Große-Vehne: Ganz ohne Diesel geht es noch nicht

Doch auch wenn die Verbräuche von Jahr zu Jahr sinken – "ganz ohne Dieselverbrauch geht es noch nicht", sagt Große-Vehne. Ob ein Elektro-Lkw hier der große Wurf ist, bezweifelt er. Schaue man sich die Gesamtbilanz eines solchen Fahrzeugs an, auch unter welchen Voraussetzungen die Rohstoffe für die Batterien-Fertigung abgebaut würden, sei dessen Umwelteffekt mehr als fraglich.

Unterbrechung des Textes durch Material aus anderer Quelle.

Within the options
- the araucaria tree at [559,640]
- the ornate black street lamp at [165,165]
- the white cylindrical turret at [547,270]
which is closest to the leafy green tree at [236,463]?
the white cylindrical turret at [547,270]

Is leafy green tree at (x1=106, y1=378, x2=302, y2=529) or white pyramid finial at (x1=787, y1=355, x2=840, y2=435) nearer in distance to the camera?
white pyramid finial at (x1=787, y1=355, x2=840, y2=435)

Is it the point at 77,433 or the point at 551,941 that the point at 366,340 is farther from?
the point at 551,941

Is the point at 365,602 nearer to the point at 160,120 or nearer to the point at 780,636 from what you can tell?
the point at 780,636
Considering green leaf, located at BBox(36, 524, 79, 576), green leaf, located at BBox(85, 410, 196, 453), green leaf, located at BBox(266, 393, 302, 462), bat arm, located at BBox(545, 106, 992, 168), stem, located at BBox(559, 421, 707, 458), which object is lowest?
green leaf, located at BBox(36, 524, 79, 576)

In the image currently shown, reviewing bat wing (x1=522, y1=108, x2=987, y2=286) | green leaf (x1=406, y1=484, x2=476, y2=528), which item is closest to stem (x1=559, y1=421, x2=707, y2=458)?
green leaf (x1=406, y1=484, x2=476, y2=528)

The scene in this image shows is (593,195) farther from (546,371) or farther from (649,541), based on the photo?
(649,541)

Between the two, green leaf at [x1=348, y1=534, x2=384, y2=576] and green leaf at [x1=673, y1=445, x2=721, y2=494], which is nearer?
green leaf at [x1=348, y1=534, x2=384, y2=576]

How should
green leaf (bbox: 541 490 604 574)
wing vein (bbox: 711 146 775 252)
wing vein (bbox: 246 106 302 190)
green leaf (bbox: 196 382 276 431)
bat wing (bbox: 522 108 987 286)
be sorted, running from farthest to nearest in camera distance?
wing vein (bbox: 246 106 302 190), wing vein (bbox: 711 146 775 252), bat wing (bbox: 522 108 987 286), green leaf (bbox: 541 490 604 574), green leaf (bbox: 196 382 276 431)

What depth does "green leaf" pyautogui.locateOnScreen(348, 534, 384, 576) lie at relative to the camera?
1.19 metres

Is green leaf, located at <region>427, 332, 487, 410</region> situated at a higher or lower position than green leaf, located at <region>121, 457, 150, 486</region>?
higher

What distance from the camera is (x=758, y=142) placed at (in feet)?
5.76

Große-Vehne denkt eher, dass beim konventionellen Antrieb noch erhebliche Potenziale schlummern. Die EU-Kommission hatte kürzlich von den Lkw-Herstellern bis 2025 eine Reduktion um 15 Prozent verlangt. 35 Handelsunternehmen und Logistiker sind überzeugt, dass noch deutlich mehr Luft nach oben ist und hatten der EU-Kommission CO2-Grenzwerte vorgeschlagen, die eine Reduzierung um 24 Prozent vorsehen. Einer der Unterzeichner dieses Schreibens ist das Unternehmen Große-Vehne.